I'm trying to prepare a dataset to use it as training data for a deep neural network. It consists of 13 .txt files, each between 500MB and 2 GB large. However, when trying to run a "data_prepare.py" file, I get the Value error of this post's title.
Reading answers from previous posts, I have loaded my data into R and checked both for NaN and infinite numbers, but the commands used tell me there appears to be nothing wrong with my data.
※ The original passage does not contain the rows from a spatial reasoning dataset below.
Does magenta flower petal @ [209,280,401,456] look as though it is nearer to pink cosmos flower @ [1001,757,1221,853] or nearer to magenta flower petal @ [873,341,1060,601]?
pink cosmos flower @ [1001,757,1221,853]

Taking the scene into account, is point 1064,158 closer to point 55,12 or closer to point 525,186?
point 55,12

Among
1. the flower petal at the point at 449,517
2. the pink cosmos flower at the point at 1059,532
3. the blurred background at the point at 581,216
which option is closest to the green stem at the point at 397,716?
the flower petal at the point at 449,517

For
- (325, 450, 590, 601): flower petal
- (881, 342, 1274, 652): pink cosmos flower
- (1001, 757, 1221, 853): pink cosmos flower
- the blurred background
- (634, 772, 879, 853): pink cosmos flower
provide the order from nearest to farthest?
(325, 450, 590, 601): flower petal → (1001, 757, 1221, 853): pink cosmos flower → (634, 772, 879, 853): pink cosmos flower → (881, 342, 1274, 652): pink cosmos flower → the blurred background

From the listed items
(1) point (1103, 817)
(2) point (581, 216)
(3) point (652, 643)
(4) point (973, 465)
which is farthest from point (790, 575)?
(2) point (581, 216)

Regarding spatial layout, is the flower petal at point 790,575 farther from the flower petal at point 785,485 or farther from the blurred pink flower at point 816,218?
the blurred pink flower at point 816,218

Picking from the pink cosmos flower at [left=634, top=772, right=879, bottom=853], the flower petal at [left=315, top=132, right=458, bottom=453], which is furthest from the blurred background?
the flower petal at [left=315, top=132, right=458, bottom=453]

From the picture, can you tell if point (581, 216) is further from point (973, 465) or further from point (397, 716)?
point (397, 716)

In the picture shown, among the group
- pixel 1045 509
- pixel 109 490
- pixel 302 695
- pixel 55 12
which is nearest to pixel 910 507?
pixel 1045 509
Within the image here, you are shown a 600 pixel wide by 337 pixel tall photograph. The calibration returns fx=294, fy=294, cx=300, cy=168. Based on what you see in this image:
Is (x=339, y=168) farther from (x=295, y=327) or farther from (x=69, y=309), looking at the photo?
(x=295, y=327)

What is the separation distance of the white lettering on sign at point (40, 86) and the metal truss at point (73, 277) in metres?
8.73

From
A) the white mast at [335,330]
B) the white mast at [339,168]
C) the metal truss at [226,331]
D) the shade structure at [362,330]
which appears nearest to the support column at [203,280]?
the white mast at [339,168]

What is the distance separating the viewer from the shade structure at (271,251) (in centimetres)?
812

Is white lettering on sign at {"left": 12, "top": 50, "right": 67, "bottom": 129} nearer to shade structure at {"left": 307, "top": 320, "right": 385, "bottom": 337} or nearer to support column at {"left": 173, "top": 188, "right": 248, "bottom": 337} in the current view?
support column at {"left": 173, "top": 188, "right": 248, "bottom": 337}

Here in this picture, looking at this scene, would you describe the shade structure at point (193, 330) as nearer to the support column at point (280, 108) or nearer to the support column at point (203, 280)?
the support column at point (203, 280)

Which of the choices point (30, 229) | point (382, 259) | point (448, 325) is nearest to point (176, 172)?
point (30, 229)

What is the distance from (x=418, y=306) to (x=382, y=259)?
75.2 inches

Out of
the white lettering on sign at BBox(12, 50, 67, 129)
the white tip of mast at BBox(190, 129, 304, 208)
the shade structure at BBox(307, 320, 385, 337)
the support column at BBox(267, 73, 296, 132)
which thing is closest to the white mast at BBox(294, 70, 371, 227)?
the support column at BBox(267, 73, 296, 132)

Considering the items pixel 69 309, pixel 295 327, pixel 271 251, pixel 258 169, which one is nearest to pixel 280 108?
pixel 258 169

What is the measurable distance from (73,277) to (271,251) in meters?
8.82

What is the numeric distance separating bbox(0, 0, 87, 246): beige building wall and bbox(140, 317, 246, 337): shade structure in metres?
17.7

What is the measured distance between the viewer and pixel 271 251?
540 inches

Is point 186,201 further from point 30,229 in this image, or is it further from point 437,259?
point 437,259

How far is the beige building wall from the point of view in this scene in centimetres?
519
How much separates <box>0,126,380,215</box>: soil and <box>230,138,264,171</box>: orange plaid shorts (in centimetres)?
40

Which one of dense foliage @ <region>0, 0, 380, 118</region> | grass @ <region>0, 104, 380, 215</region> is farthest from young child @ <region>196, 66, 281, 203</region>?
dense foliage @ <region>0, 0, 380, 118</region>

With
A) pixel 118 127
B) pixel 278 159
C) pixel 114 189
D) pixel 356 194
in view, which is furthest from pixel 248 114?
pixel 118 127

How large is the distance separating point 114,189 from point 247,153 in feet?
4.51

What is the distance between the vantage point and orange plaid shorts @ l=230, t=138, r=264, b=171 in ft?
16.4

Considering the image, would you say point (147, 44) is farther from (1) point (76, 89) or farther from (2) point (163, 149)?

I have done the following:
- I load my data as one single dataframe using magrittr, data.table and purrr packages(there are about 300 Million rows, all with 7 variables):
txt_fread <-
list.files(pattern="*.txt") %>%
map_df(~fread(.))
- I have used sapply to check for finite and NaN values:
>any(sapply(txt_fread, is.finite))
[1] TRUE
> any(sapply(txt_fread, is.nan))
[1] FALSE
I have also tried loading each data frame into a jupyter notebook and check individually for those values using the following commands:
file1= pd.read_csv("File_name_xyz_intensity_rgb.txt", sep=" ", header=None)
np.any(np.isnan(file1))
False
np.all(np.isfinite(file1))
True
And when I use print(file1.info()), this is what I get as info:
<class 'pandas.core.frame.DataFrame'>
RangeIndex: 22525176 entries, 0 to 22525175
Data columns (total 7 columns):
# Column Dtype
--- ------ -----
0 0 float64
1 1 float64
2 2 float64
3 3 int64
4 4 int64
5 5 int64
6 6 int64
dtypes: float64(3), int64(4)
memory usage: 1.2 GB
None
I know the file containing the code (data_prepare.py) works because it runs properly with a similar dataset. I therefore know it must be a problem with the new data I mention here, but I don't know what I have missed or done wrong while checking for NaNs and infinites. I have also tried reading and checking the .txt files individually, but it also hasn't helped much.
Any help is really appreciated!!
Btw: the R code with map_df came from a post by leerssej in How to import multiple .csv files at once?